The Denial of Climate Science

December 26, 2009
The Denial of Climate Science

By David Keith

Why do you trust your mechanic when he says your car does not need work? Because people are so motivated to protect their own interest that statements made against self-interest are usually honest.

Self-interest can help separate climate fact from fiction.

Radio ads by the Friends of Science and Bill Bell's The Scam of Our Lifetime advert in this paper both proclaim that temperatures have not been rising for the last decade. 

I assert that this claim is nonsense, but why trust me? Critics like Bill Bell charge that scientists like me hype warming to feather our own nests.

I plead guilty to self-interest. But, paradoxically, the fact that scientists are as competitive and self-interested as the rest of us is a reason to take science seriously and to be skeptical of the deniers.

Let's return to the dispute about the decade's temperature trend. The most famous analysis of satellite temperature records is that by John Christy at the University of Alabama. His data was widely cited by deniers because for many years it showed no warming, and he became famous using the data as the basis of a broader attack on climate science, saying in U.S. Senate testimony that "carbon dioxide is not a pollutant. In simple terms, carbon dioxide is plant food." 

Because of Christy's selfinterest in protecting his credibility, I trust him to look hard for any conceivable way to adjust his analysis to make warming look small. So, if Christy's data shows warming, it's probably warming. 

Over the last decade, Christy's data show a warming trend that is roughly in line with other data
sources.

It gets better: the last two years show rapid warming and last month was the second warmest month in the last decade of the satellite data most cited by deniers as proof that there is no warming.

Deniers are wrong about the decade's temperature trend, but what of their other arguments? Again, follow self-interest: Bell and the Friends of Science want to use their advertising dollars wisely, so they are motivated to use their best arguments. The fact that both chose to highlight an out-of-date claim that can be disproven by a few minutes of fact-checking suggests that their other claims are equally flimsy.

If the deniers' argument was really about facts, they would have more convincing facts.

What about the argument that scientists like me oversell climate science out of self-interest? This argument confuses group interest with individual self-interest.

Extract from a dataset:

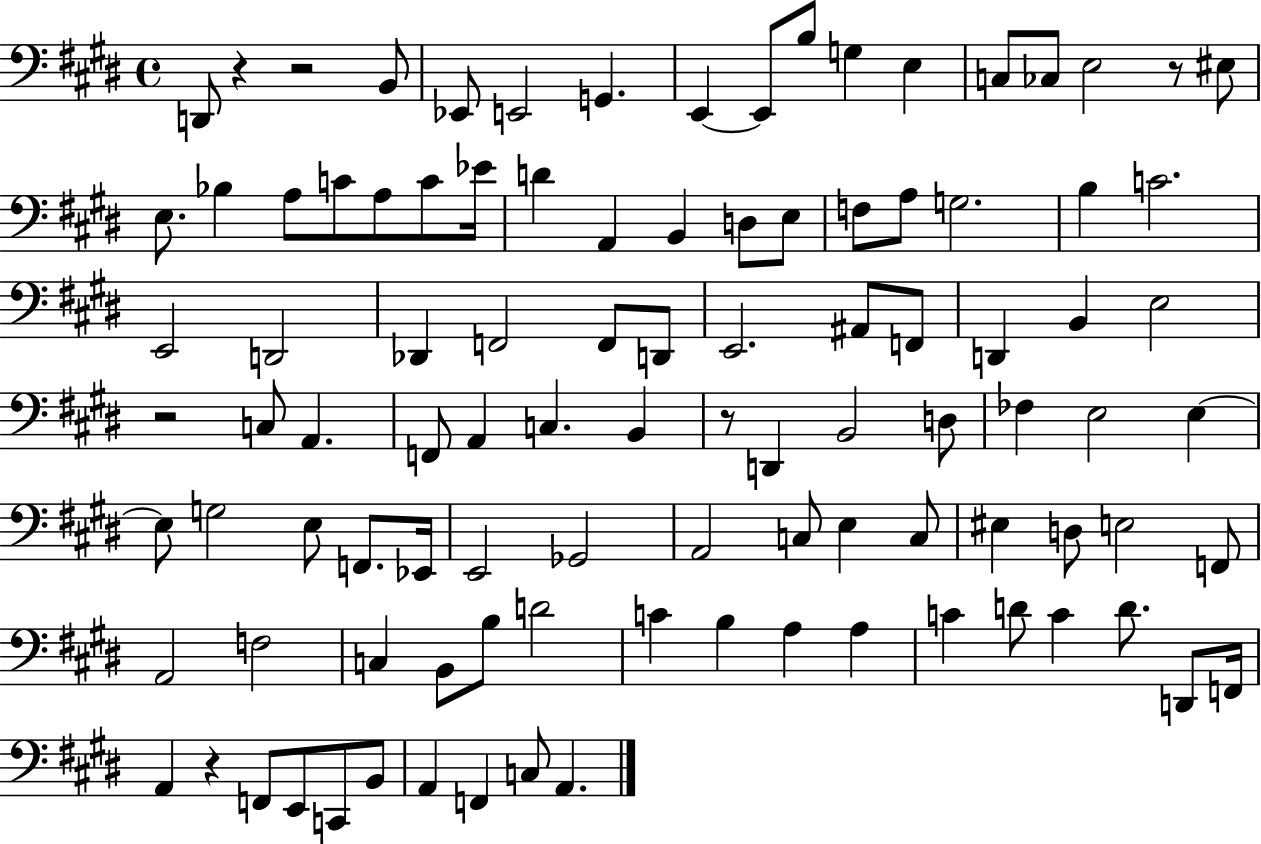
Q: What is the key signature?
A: E major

There is little doubt that some institutions such as Greenpeace or a major climate modelling centre have an interest in hiding problems with the climate science. The fastest way to get ahead in science is to prove one's colleagues wrong. Scientists are self-interested, but scientists don't get ahead by repeating the same analysis again and again; they get ahead by finding its flaws.

The atmospheric physics that underlie climate science rest on a massive web of scientific data developed over more than a century. Most of this data was gathered long before this issue became politicized. The first quantitatively accurate predictions that the Earth's temperature will rise with carbon dioxide, for example, were made at the air force geophysics lab in the 1950s using radiation physics developed for other purposes.

If the denier's were right, climate scientists would need to be faking data and adjusting models in a massive international conspiracy maintained over decades. Sensible folks know that such conspiracies do not occur in the real world because of the huge personal incentive for an individual to blow the whistle means that someone always tells.

Don't trust the climate science because of what institutions like the United Nations say in summary documents: trust it because of the individual self-interest of scientists working in a system that rewards them for finding flaws in the work of others.

While there is much healthy dispute about the details, I am not aware of a single scientist who gets his hands dirty doing real work in atmospheric science who thinks that the world will not warm this century if we keep pumping carbon into the atmosphere.